**PROBLEM TO WORK ON**
Answer with one number: the count of lines in this material that hold the word "task".

**DATA SHOWN**
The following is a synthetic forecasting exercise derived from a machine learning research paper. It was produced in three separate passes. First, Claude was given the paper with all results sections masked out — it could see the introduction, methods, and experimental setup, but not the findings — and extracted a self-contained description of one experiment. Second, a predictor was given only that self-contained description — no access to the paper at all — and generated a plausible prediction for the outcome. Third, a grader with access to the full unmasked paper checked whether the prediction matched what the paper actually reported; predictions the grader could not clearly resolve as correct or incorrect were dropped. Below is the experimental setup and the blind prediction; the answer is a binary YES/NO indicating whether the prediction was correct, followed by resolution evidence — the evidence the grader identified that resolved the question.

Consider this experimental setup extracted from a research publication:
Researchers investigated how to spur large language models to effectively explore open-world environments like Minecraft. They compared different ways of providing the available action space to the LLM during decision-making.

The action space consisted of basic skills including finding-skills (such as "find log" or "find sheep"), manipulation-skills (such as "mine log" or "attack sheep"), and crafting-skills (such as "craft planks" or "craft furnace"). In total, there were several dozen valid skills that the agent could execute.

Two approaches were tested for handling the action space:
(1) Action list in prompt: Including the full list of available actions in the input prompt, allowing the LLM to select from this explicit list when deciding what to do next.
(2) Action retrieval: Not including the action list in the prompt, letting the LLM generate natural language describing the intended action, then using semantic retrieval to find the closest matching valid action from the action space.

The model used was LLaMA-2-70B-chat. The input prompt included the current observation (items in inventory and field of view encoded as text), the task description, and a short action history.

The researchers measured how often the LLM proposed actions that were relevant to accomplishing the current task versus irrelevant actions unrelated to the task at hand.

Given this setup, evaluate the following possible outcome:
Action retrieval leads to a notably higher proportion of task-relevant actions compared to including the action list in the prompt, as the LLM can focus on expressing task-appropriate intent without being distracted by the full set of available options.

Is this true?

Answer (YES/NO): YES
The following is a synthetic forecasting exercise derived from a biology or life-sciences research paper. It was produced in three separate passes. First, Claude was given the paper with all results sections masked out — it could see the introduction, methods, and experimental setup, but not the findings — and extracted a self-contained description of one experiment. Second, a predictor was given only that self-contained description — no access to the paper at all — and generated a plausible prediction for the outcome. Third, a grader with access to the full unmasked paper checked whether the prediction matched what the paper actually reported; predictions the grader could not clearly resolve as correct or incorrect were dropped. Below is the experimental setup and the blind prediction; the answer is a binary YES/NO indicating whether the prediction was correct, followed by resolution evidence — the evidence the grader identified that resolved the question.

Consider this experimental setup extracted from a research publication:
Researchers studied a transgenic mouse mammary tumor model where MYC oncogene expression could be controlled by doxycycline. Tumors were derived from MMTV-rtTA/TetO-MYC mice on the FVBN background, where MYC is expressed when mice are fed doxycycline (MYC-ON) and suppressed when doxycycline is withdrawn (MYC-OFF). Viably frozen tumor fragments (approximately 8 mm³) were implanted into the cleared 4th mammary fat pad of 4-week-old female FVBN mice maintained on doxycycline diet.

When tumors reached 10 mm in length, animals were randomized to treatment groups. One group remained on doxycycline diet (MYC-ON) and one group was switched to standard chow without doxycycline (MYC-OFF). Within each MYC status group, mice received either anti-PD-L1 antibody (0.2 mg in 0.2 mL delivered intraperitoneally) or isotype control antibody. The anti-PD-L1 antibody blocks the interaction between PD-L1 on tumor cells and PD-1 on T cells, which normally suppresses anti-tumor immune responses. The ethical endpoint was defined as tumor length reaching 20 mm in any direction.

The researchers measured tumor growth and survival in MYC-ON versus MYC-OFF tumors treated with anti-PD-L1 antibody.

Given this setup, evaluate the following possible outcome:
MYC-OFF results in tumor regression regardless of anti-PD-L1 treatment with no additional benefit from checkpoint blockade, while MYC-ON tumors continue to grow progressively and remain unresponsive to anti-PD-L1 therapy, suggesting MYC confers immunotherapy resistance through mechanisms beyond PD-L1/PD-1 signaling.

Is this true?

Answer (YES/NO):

**ANSWER SECTION**
3